Interview with a baby?

Have you ever seen an interview with a baby?

Us neither.

But here's artist Cian Binchy on why you shouldn't treat him like one.

What inspired your piece in MADHOUSE re:exit?

The fact that as somebody with a learning disability, people think that I haven’t developed any further than childhood. And that I am preferably, you know, a child trapped inside an adult’s body.  That I am A-sexual, that I don’t have any desire to move on with my life, and I’m not going to understand the things in life that are simple or accessible.

Do you feel that people with learning disabilities are institutionalised still?

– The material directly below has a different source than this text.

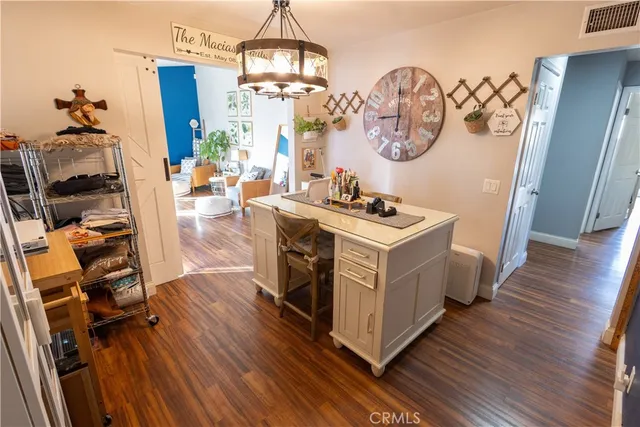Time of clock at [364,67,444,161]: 8:59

What I have learned is pretty shocking. I’ve learned that it’s only, I think in the late 80’s or possibly even 90’s, that they’ve shut these institutions down. That’s very shocking. A lot of the people there were not diagnosed with any particular disability they were just diagnosed as general feeble minded as they said then, generally like an idiot. I’ve learned that people were treated very badly in those homes and it gave them a secondary handicap, it gave them mental health problems. That’s the same principle, now we’re locked up in institutions, we’re locked up in our own homes, and that gives you a secondary handicap. It gives me a secondary handicap with my mental health, totally. So it’s a double problem, the learning disability, and the mental health problem.

Do you think that the changes the government are making are having a negative impact on people with learning disabilities?

They’re not helping anyone that’s not white, heterosexual, middle class and rich.

What’s one thing you’d like an audience to take away from MADHOUSE re:exit?

I would like the audience to laugh, and feel uplifted and feel moved. But also for them to think, ‘oh my goodness, you know, people with learning difficulties, we’ve really got to do our bit to help, all of us.’ And that although I’ve got a serious learning difficulty, because I don’t believe there’s a mild one, but I do believe that I am entitled to have the same opportunities as everyone else in life.

What is your creative process?

With a little help from Access All Areas and a creative enabler. I write things down, I write things in little sheets, and I kind of record them on my phone, and it could be a load of rubbish and see what comes up.

Why should people come and see MADHOUSE re:exit?

People should come and see it because it is bloody, bloody important. There aren’t many shows or many things in the arts or tv that feature autism or learning difficulty. Often, it’s hidden away, and it’s treated as if it doesn’t exist. In the media, they just show a ‘normal’ family, with ‘normal’ lives, there’s your ‘normal’ middle class family, there’s your ‘normal’ working-class family. No people with disabilities, people with disabilities are not featured in the arts and this is something very new. I’m not the only performer with autism, but I’m one of the few performers with autism.

Interview with the Escapist

MADHOUSE re:exit enters rehearsals on Monday.

Before then, listen to the Escapist, David Munns, on why you should see the piece - and why he might know more than you think...

What inspired your piece in MADHOUSE re:exit?

Several things. The way things are going. Another thing was magic and illusion and the fact that things aren’t always what they seem. Saying that you don’t have to accept the box that they put you in. People only see what they want to see, they don’t see the bigger picture. It’s a sort of sly wink, we know more than you think

Do you feel that people with learning disabilities are institutionalised still?

Things are a bit free-er now, but there are still problems. Money is one of them, it all comes back to money. There’s a line in the show, ‘follow the money, follow the money’.

Do you think that the changes the government are making are having a negative impact on people with learning disabilities?

To a certain extent. It’s not as bad as it was, but it’s not as good as it could be. But I do worry about this government. I think it’s full of idiots.

What’s one thing you’d like an audience to take away from MADHOUSE re:exit?

I think that they should understand that we have a sense of humor and that we understand a bit more about the world than people seem to think.

What is your creative process?

I’m not just a writer, I’m not just an actor, I’m a writer as well and a designer. So I had a lot of visual input into what I’m doing. Sometimes we’d have a chat, sort of like a stream of consciousness kind of thing, and that would make us think ‘oh, I can take that, and that’.

Why should people come and see MADHOUSE re:exit?

Basically, because I think it’s a brilliant piece of theatre. I think that there are a lot of positive things to be taken from it. It’s basically telling you that you should question everything, always remember that.